You are viewing a plain text version of this content. The canonical link for it is here.
Posted to users@kafka.apache.org by Jose Manuel Vega Monroy <jo...@williamhill.com> on 2019/11/08 17:18:50 UTC

Message order and retries question

Hi there,

I have a question about message order and retries.

After checking official documentation, and asking your feedback, we set this kafka client configuration in each producer:


    retries = 1

    # note to ensure order enable.idempotence=true, which forcing to acks=all and max.in.flight.requests.per.connection<=5

    enable.idempotence = true

    max.in.flight.requests.per.connection = 4

    acks = "all"

However, somehow while rolling upgrade, we saw producer retrying a lot of times (for example, 16 times), and finally sending fine when broker was up and running back, with exceptions like this:

Cause: org.apache.kafka.common.errors.OutOfOrderSequenceException: The broker received an out of order sequence number..
Cause: org.apache.kafka.common.errors.NotLeaderForPartitionException: This server is not the leader for that topic-partition..

Is that behaviour expected? It’s that retries configuration right trying to ensure the message order, or maybe we should remove retries configuration from our producers?

As well we found this related to retries:

The default value for the producer's retries config was changed to Integer.MAX_VALUE, as we introduced delivery.timeout.ms<http://delivery.timeout.ms/> in KIP-91, which sets an upper bound on the total time between sending a record and receiving acknowledgement from the broker.
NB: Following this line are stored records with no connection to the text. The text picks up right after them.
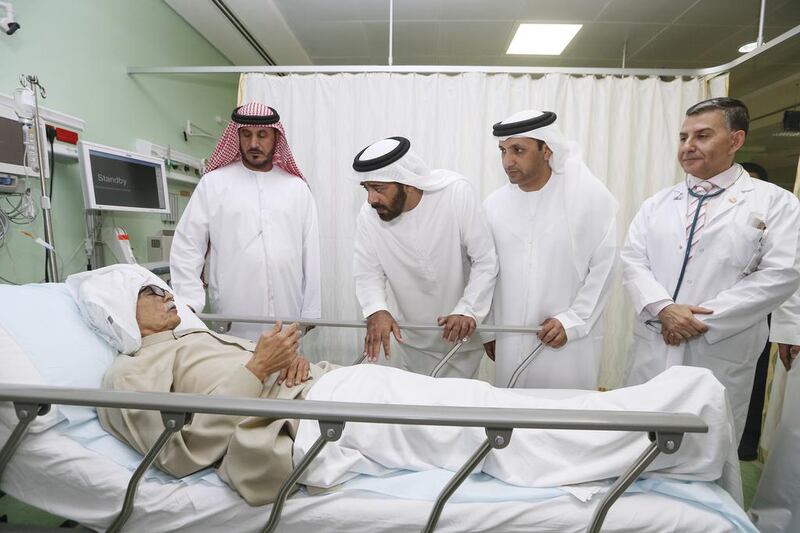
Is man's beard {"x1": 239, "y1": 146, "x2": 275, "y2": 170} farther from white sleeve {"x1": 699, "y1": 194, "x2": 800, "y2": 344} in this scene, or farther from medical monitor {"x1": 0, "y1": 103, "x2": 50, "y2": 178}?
white sleeve {"x1": 699, "y1": 194, "x2": 800, "y2": 344}

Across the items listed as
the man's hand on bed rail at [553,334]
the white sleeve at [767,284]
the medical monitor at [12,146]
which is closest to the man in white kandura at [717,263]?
the white sleeve at [767,284]

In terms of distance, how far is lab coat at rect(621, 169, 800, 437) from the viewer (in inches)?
77.3

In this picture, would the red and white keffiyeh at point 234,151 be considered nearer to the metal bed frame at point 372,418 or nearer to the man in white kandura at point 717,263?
the metal bed frame at point 372,418

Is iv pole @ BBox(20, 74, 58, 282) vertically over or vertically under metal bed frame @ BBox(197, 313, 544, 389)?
over

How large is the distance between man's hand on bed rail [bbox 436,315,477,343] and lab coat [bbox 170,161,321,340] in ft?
2.78

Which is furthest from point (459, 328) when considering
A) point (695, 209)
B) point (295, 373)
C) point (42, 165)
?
point (42, 165)

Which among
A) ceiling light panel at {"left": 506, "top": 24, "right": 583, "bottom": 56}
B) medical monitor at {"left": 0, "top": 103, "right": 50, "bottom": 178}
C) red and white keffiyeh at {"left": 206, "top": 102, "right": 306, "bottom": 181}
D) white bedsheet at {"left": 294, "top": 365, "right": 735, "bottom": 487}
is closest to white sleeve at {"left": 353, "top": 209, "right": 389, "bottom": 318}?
red and white keffiyeh at {"left": 206, "top": 102, "right": 306, "bottom": 181}

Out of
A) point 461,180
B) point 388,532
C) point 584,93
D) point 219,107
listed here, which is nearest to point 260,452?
point 388,532

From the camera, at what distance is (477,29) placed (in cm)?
397

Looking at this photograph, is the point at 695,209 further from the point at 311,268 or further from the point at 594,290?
the point at 311,268

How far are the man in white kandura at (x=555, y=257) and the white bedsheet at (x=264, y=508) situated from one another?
0.97m

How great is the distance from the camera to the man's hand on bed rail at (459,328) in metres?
2.10

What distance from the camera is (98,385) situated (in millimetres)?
1549

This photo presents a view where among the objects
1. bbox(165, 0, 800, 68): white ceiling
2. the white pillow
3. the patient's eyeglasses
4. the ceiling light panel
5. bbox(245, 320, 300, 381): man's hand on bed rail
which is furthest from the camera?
the ceiling light panel
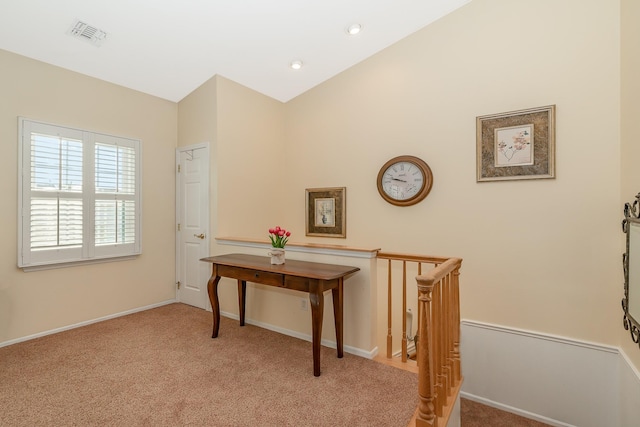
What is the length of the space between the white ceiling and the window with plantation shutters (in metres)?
0.75

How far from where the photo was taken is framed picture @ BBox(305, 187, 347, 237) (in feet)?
13.5

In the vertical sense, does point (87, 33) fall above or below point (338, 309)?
above

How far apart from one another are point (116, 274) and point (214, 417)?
2519 mm

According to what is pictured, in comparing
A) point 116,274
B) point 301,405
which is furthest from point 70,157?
point 301,405

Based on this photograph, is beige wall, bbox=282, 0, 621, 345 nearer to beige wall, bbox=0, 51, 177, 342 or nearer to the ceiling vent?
beige wall, bbox=0, 51, 177, 342

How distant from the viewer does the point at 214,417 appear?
1912 millimetres

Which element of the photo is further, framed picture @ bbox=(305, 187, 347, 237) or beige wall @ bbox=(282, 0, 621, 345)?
framed picture @ bbox=(305, 187, 347, 237)

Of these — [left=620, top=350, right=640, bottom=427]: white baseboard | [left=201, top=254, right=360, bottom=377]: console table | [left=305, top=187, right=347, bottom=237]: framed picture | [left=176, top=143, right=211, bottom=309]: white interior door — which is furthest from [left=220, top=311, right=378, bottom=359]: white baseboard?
[left=620, top=350, right=640, bottom=427]: white baseboard

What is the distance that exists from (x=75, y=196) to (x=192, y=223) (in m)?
1.22

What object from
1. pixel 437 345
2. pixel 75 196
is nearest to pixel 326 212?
pixel 437 345

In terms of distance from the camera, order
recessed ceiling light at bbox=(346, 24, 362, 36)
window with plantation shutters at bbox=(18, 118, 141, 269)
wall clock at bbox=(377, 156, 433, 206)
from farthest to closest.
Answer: wall clock at bbox=(377, 156, 433, 206) < recessed ceiling light at bbox=(346, 24, 362, 36) < window with plantation shutters at bbox=(18, 118, 141, 269)

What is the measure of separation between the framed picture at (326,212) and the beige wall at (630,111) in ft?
8.68

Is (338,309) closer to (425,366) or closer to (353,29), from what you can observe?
(425,366)

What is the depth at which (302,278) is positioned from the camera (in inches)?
95.8
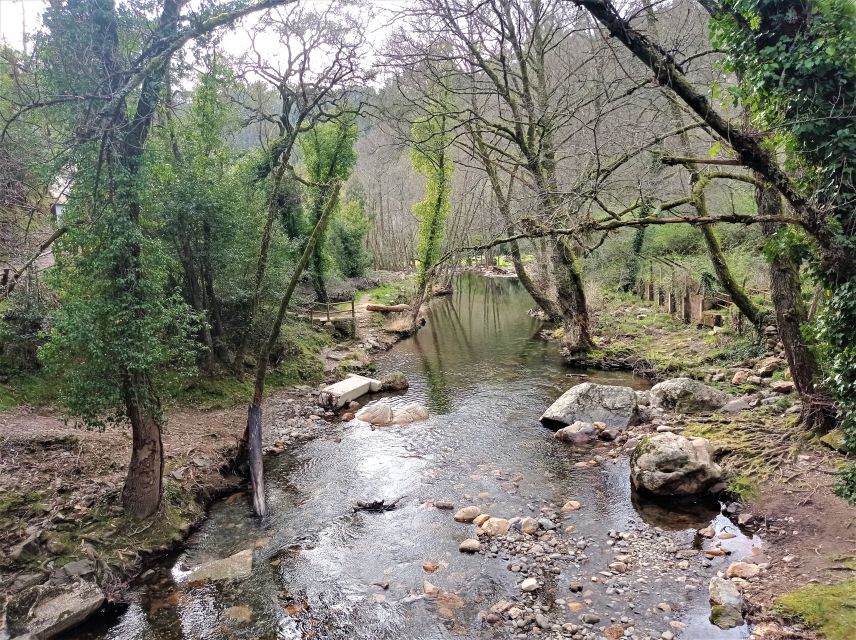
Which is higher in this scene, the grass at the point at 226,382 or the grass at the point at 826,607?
the grass at the point at 226,382

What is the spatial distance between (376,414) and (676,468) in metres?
6.92

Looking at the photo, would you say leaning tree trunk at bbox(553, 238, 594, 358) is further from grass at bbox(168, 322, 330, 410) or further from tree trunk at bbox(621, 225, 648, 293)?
grass at bbox(168, 322, 330, 410)

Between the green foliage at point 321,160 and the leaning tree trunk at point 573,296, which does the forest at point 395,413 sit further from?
the green foliage at point 321,160

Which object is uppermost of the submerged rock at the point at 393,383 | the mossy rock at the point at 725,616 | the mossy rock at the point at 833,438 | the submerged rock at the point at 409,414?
the mossy rock at the point at 833,438

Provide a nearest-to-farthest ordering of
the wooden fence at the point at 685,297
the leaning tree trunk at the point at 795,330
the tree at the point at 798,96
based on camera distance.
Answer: the tree at the point at 798,96 → the leaning tree trunk at the point at 795,330 → the wooden fence at the point at 685,297

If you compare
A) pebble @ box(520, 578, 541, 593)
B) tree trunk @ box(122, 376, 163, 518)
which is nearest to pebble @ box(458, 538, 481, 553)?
pebble @ box(520, 578, 541, 593)

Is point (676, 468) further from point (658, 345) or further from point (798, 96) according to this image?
point (658, 345)

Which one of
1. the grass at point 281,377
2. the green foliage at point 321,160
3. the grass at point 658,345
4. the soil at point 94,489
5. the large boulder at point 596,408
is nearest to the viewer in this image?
the soil at point 94,489

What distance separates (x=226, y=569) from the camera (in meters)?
6.91

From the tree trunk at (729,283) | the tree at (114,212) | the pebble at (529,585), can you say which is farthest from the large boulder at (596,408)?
the tree at (114,212)

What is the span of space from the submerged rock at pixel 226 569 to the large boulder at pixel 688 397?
8.70m

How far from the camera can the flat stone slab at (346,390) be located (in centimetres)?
1356

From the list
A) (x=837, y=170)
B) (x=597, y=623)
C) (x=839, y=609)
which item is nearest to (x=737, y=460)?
(x=839, y=609)

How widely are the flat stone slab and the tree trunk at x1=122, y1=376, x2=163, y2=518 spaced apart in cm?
603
By default, the delivery timeout is set to 2 minutes.


Allowing retries without setting `max.in.flight.requests.per.connection` to `1` will potentially change the ordering of records because if two batches are sent to a single partition, and the first fails and is retried but the second succeeds, then the records in the second batch may appear first. Note additionally that produce requests will be failed before the number of retries has been exhausted if the timeout configured by delivery.timeout.ms<http://delivery.timeout.ms/> expires first before successful acknowledgement. Users should generally prefer to leave this config unset and instead use delivery.timeout.ms<http://delivery.timeout.ms/> to control retry behavior.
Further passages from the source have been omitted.